Coalition Government: Questions Hang

As the elections on May 5th approach, Labour is doing well in the opinion polls, considering the scale of its defeat last year, its guilt in the financial crisis and its lack of any new ideas. It was to be expected that the Coalition would become unpopular as the effects of the financial renewal took effect, so on the face of it, opinion poll averages which would give, in a general election, a clear majority of over eighty to Labour are not unexpected. Yet they are.

This is because the bulk of the voters support the cuts. They also are savvy to what went wrong and are busy putting their own personal budgets in order by paying down debt, controlling spending and, most important, not demanding wage settlements that they know neither their employers nor the country can afford. So what is wrong? It is this. The Government is beginning to look incompetent, muddle headed and obsessed by reforms few wanted and even fewer understand. There is also the question of judgement.

This list of anxieties grows.

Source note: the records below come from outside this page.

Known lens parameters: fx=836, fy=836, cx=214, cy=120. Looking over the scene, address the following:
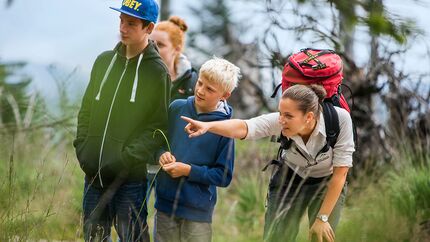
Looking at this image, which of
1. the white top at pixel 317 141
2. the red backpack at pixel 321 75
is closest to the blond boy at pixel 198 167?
the white top at pixel 317 141

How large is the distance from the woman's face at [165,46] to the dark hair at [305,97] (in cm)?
168

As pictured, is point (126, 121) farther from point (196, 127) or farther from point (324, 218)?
point (324, 218)

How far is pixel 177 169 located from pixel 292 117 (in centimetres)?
68

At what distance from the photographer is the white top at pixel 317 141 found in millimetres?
4348

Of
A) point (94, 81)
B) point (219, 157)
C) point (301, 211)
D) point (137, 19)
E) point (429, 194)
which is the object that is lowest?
point (429, 194)

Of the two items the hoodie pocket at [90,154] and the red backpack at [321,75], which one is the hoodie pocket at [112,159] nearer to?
the hoodie pocket at [90,154]

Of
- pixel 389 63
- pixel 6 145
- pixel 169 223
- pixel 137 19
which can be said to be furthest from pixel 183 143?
pixel 389 63

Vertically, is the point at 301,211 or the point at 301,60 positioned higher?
the point at 301,60

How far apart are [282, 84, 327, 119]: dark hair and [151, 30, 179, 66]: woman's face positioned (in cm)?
168

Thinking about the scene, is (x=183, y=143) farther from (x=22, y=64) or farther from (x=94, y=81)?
(x=22, y=64)

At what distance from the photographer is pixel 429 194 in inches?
267

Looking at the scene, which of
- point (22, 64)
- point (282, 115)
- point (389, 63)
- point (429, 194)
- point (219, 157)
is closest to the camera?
point (282, 115)

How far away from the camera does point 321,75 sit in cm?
443

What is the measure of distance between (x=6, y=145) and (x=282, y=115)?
348 centimetres
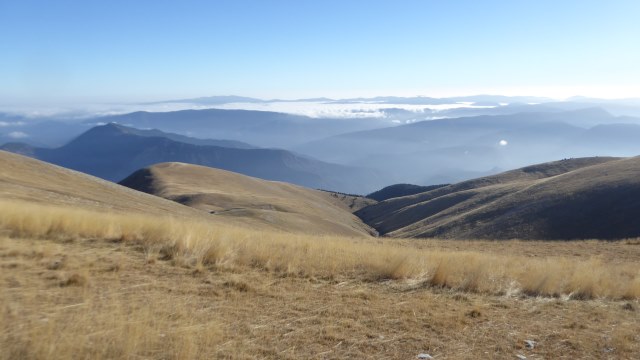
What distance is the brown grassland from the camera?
497 cm

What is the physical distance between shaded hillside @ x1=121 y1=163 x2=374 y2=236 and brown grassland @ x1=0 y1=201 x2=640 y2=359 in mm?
24667

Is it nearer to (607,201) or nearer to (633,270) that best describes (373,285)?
(633,270)

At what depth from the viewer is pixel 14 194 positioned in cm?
1933

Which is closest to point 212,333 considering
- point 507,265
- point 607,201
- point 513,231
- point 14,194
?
point 507,265

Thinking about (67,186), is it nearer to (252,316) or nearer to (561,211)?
(252,316)

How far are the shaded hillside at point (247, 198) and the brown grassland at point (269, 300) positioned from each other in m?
24.7

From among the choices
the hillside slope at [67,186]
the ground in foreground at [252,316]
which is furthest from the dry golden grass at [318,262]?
the hillside slope at [67,186]

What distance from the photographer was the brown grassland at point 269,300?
4969 millimetres

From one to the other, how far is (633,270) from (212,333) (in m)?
12.0

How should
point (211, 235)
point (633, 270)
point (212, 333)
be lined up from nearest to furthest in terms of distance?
point (212, 333)
point (211, 235)
point (633, 270)

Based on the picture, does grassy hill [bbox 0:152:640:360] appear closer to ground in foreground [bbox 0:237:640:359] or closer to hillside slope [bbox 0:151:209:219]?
ground in foreground [bbox 0:237:640:359]

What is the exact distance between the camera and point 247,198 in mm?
63406

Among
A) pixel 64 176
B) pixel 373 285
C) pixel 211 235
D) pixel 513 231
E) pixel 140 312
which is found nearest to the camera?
pixel 140 312

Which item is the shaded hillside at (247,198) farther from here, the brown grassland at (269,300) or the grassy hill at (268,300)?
the brown grassland at (269,300)
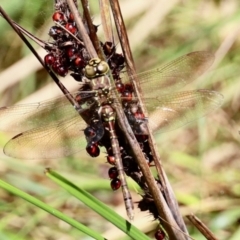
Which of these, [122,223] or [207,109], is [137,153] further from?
[207,109]

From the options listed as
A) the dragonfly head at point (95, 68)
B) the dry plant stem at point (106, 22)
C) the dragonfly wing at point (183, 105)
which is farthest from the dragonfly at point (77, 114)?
the dry plant stem at point (106, 22)

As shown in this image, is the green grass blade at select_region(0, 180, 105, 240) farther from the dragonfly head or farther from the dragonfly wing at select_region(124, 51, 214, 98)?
the dragonfly wing at select_region(124, 51, 214, 98)

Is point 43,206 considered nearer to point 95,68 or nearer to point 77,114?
point 95,68

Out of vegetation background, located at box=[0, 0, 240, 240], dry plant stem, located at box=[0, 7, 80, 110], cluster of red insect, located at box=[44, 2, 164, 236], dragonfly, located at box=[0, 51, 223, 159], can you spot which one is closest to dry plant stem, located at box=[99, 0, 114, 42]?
cluster of red insect, located at box=[44, 2, 164, 236]

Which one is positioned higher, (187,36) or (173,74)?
(187,36)

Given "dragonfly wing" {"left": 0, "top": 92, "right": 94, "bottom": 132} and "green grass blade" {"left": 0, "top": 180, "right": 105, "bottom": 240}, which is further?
"dragonfly wing" {"left": 0, "top": 92, "right": 94, "bottom": 132}

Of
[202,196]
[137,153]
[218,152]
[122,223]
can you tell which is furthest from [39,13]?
[218,152]
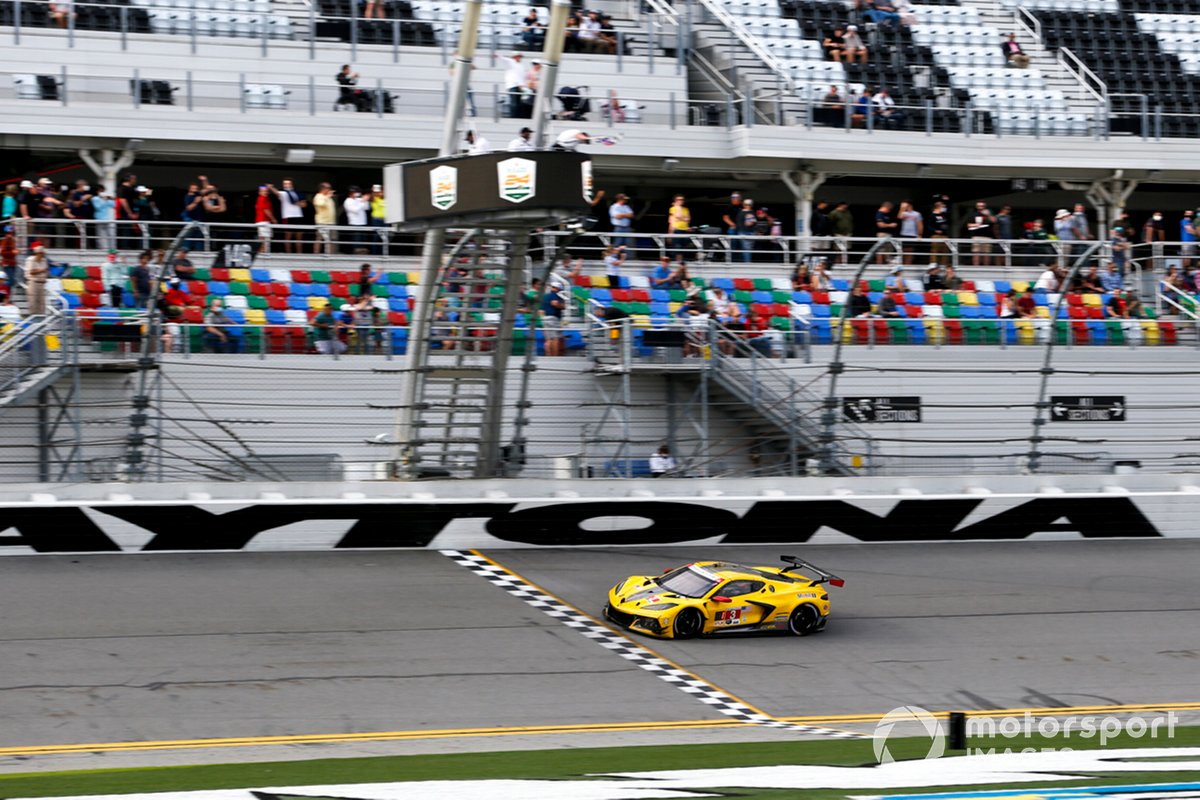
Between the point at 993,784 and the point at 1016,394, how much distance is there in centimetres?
1363

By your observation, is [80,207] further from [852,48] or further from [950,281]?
[852,48]

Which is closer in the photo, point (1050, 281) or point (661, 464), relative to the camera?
point (661, 464)

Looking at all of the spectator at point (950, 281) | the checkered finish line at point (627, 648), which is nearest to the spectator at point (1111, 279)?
the spectator at point (950, 281)

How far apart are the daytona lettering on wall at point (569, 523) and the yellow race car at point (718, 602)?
293 centimetres

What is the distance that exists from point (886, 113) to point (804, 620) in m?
15.1

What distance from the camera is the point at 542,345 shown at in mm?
22281

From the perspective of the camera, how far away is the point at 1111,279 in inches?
1051

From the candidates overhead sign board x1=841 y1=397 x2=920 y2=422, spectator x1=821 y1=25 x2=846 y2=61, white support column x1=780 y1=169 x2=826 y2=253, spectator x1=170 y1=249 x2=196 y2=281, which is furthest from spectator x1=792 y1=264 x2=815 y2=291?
spectator x1=170 y1=249 x2=196 y2=281

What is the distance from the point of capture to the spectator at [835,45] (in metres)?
30.4

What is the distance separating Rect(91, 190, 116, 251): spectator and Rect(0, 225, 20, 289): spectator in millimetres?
1152

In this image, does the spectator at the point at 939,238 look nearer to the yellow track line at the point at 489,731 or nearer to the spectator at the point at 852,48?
the spectator at the point at 852,48

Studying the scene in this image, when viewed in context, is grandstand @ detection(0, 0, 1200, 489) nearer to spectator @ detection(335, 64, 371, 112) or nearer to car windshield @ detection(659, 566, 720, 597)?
spectator @ detection(335, 64, 371, 112)

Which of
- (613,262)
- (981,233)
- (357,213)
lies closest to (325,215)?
(357,213)

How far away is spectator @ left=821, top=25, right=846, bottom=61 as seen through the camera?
30359 mm
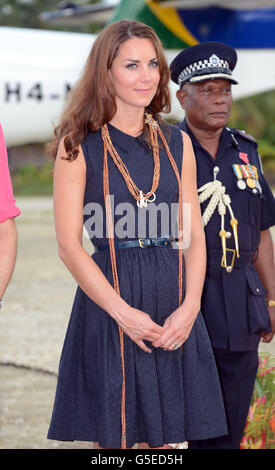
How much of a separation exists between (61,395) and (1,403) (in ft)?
8.73

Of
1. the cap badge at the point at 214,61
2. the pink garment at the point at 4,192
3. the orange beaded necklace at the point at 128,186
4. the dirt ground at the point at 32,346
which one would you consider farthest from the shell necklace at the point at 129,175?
the dirt ground at the point at 32,346

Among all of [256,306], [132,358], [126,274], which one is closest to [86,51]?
[256,306]

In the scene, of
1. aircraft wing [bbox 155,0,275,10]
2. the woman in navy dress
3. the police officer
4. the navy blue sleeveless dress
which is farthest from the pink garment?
aircraft wing [bbox 155,0,275,10]

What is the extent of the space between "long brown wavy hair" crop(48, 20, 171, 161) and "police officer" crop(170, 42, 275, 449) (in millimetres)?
620

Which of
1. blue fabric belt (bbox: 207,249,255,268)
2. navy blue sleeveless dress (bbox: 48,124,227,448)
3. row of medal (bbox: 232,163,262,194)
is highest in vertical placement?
row of medal (bbox: 232,163,262,194)

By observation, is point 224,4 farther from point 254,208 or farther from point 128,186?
point 128,186

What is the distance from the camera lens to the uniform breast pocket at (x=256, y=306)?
274 cm

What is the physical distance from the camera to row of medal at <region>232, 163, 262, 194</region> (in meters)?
2.81

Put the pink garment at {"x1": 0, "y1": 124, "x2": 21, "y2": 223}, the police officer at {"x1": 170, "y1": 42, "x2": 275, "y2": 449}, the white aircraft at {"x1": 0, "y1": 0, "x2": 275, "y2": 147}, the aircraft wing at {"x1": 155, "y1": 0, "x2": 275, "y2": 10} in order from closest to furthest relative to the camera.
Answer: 1. the pink garment at {"x1": 0, "y1": 124, "x2": 21, "y2": 223}
2. the police officer at {"x1": 170, "y1": 42, "x2": 275, "y2": 449}
3. the aircraft wing at {"x1": 155, "y1": 0, "x2": 275, "y2": 10}
4. the white aircraft at {"x1": 0, "y1": 0, "x2": 275, "y2": 147}

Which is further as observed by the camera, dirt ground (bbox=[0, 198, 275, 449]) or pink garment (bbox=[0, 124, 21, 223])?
dirt ground (bbox=[0, 198, 275, 449])

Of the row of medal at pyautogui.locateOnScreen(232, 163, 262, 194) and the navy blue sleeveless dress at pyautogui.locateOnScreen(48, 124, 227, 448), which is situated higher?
the row of medal at pyautogui.locateOnScreen(232, 163, 262, 194)

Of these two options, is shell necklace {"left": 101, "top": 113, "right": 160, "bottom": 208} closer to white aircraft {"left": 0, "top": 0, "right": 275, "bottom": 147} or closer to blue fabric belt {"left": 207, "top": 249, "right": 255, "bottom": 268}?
blue fabric belt {"left": 207, "top": 249, "right": 255, "bottom": 268}

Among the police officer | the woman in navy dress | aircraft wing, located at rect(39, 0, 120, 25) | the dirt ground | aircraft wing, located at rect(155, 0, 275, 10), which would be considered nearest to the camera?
the woman in navy dress

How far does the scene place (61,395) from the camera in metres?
2.13
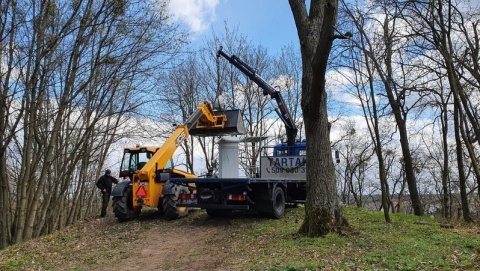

Libya is not working out and is daily costing the equivalent of all those extra nurses and midwives and police on the beat we need. The education reforms have been uneven and the approach to tuition fees and EMA a disaster. The health reforms are in confusion. There is disagreement over immigration. Osborne appears soft on the banks. The cost of living is going up fast. The Big Society is a load of waffle. Put bluntly this government looks inefficient and inexperienced.

Many posts ago this Blog suggested that it was a political mistake to carry out reforms while at the same time reducing the deficit. The lines between reforms and cuts become blurred and the value or necessity of each lost in the ensuing argument. More importantly the British do not like reform and change. This is why we still have an unwritten Constitution based on an autocratic monarchy, with some of its powers ceded to Parliament, which falls far short of an open, modern, democracy. It is why there is so much fluster over the NHS.  

It is also why the NO option is pulling ahead in the Referendum campaign. Voters are beginning to see it as another unnecessary reform. Another expensive muddle. What they really want is for the country to be run efficiently and with as little change as possible. Thus the Conservative party, cautious of unnecessary change was,  pre Thatcher, the natural party of government. Her radicalism was the call of the hour and hugely popular, but that hour has passed. People want to get on with their lives without upheaval. Moreover, not all her reforms worked out well.

It is thus likely, though as in any election not certain till the count is complete, that Labour will do well and both the Tories and Lib Dems will lose seats, especially the latter. Whatever the outcome it will reflect the natural process of the political swing. The winners will later fall and the losers will recover. The cycle will continue as in the past, into the future. 

Except for the Lib Dems. For them a NO vote would be an absolute calamity. Not only would it repudiate the core of what they stand for, it will make it difficult for them to survive as a potent political force. On current opinion polls they would be reduced to fewer than twenty seats in parliament. If the elctorate gets sick of reforms, it will also get sick of them.